There are lists of examples out there, and I rifled through them. It turns out, I don’t tick a lot of boxes in this category. While many people find ways to look beyond perceived threats or danger to find something exciting and, in the end, fun, I tend to stick to what’s immediately comfortable. I don’t gravitate towards thrills, chills and spills. I’m just not into that stuff. I want cinnamon buns, a throw blanket, and a nap. I am genuinely happy sitting in an art gallery, reading satire, or having a laugh with a friend. My taste in music might be considered kind of painful by some, but I think it might just be loud and tacky.
To be honest, I was a little disappointed in myself, maybe even a little bored. Surely there was something in my life that was benignly masochistic, even just a tiny bit? Wasn’t there something painful or irritating to which I was drawn?
And then, my mind wandered right over the fact that I’m a philosopher. My profession, and more importantly, my mindset, revolve around asking difficult, uncomfortable questions, and spending considerable time looking for answers to them. I do this on purpose, and have done for the better part of three decades. I studied philosophy for years at school, then I taught it, and now I write about it. I have both training and experience in picking away at the meaning of stuff.

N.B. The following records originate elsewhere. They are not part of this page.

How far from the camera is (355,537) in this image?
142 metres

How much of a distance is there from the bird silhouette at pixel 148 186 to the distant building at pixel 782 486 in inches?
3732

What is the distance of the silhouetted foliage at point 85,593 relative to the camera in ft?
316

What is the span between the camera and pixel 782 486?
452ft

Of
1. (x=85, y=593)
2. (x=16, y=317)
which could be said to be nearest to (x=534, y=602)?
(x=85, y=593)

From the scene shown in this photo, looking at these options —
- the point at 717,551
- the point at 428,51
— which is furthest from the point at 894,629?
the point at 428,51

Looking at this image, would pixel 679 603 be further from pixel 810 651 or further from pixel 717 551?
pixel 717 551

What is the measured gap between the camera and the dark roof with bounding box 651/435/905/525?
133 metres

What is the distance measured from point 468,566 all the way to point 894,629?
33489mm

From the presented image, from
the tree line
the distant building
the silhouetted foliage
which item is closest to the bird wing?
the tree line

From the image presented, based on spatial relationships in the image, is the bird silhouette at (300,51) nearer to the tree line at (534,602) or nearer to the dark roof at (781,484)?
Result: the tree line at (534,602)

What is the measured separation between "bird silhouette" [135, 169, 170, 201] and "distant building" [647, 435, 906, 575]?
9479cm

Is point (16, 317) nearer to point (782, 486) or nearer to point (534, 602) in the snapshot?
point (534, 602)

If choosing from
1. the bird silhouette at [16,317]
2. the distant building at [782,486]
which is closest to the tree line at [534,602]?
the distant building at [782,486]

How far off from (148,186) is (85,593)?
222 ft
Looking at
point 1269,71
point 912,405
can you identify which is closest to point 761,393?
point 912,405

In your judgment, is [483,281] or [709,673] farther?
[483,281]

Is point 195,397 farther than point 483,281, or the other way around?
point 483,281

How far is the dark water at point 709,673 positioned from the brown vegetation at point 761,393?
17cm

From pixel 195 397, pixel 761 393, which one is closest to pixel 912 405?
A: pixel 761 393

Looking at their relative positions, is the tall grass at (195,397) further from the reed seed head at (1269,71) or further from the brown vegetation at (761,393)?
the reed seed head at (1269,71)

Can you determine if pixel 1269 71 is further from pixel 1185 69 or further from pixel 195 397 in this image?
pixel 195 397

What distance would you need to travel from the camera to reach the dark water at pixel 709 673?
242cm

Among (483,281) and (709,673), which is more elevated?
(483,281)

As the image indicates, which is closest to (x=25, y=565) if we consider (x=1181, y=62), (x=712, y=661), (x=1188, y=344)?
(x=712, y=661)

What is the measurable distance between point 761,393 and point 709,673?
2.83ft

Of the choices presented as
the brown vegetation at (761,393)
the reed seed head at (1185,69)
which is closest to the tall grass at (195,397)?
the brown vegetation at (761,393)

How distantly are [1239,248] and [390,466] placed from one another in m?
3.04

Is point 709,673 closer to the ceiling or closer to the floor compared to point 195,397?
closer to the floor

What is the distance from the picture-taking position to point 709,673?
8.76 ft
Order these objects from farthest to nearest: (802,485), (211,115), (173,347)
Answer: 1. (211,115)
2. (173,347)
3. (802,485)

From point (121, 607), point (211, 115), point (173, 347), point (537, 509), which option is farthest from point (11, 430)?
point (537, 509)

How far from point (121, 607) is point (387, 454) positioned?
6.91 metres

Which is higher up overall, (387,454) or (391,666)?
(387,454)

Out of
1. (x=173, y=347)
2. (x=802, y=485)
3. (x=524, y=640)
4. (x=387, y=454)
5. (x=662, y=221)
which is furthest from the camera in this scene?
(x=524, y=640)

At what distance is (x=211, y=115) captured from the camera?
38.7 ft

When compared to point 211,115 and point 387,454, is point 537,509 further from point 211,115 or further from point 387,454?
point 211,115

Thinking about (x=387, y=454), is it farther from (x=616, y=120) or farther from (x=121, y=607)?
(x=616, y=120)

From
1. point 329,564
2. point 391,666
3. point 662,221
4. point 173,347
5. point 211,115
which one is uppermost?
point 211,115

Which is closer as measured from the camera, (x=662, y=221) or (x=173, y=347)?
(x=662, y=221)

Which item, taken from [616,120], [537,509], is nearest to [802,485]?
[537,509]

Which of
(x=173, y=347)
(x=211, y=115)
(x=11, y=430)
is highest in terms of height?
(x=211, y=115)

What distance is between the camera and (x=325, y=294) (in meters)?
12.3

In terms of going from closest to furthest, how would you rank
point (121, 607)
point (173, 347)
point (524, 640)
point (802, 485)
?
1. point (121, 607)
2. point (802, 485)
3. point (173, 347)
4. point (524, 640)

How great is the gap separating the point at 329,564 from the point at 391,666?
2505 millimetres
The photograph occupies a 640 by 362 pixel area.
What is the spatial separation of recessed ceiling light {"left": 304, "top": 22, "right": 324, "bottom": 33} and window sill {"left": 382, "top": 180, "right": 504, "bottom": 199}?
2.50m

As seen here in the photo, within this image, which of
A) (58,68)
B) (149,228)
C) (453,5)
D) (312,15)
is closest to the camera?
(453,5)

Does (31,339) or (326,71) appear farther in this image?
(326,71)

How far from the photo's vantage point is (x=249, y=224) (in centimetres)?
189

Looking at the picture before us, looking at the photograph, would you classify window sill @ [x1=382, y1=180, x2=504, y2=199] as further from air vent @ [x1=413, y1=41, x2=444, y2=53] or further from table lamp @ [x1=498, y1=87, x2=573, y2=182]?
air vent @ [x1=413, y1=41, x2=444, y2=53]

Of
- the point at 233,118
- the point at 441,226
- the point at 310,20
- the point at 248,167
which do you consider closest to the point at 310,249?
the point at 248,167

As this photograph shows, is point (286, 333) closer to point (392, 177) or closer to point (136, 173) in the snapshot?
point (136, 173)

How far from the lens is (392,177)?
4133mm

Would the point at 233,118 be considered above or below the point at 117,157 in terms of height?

So, is this my version of sky diving or suicide hot wings? Is this the thing that seems icky at first, but I still power through with it because in the end, it puts a twinkle in my eye? Yes, and no. Sort of. It’s complicated.
It needs to be noted that not all the things that philosophy brings to the surface are fun or enjoyable, even after years of practice. Sure, when I do philosophy with kids, I pick out the cool, playful stuff to cover, all in the name of helping them develop thinking skills. If I’m honest, the grown-up version of philosophy can be downright bleak. Even on a very good day, it’s ambiguous and time-consuming. Overall, it does make me feel better (sort of), but I wouldn’t say it makes me feel good. If I’m doing philosophy just for the buzz, then I’m an epic failure at it.
Unlike most of the options on the benign masochism menu, philosophy isn’t a discrete, finite experience. You don’t set aside time or make a reservation to do it, and you don’t have to plan or go anywhere. It’s not a temporary diversion from reality, it’s something one does to keep closer ties to reality. I’ll never know what it’s like to be done philosophy because there’s no off switch. The point of it isn’t to get to a particular junction. It’s a commitment, to say the least.
So, if being philosophical doesn’t promise any sort of delight, and it demands so much of my time and mental real estate, then what’s the point? Why not elect to be another happy wanderer, and just turn it off? Well, while there are many forms of benign masochism that I can take or leave, I don’t think I could manage to not do philosophy (which maybe makes it sound like an addiction, but that’s another discussion). I can’t fathom living or functioning in this world, this life, without being able/allowed to pull it apart and take a better look at it. I need things to make sense, or at least have the possibility of things making more sense than they presently do. I need to know that I’m not arbitrarily or absentmindedly overlooking some new or potentially useful idea. For me, living philosophically is, in fact, “the good life”. It’s not necessarily thrilling or joyful every day, maybe not even pleasant, but this examined life is it for me. To live differently would feel like I was locking myself in a dark room or holding my breath or not drinking water.
That, to me, smacks of just plain old, regular masochism, and I’m not into that either.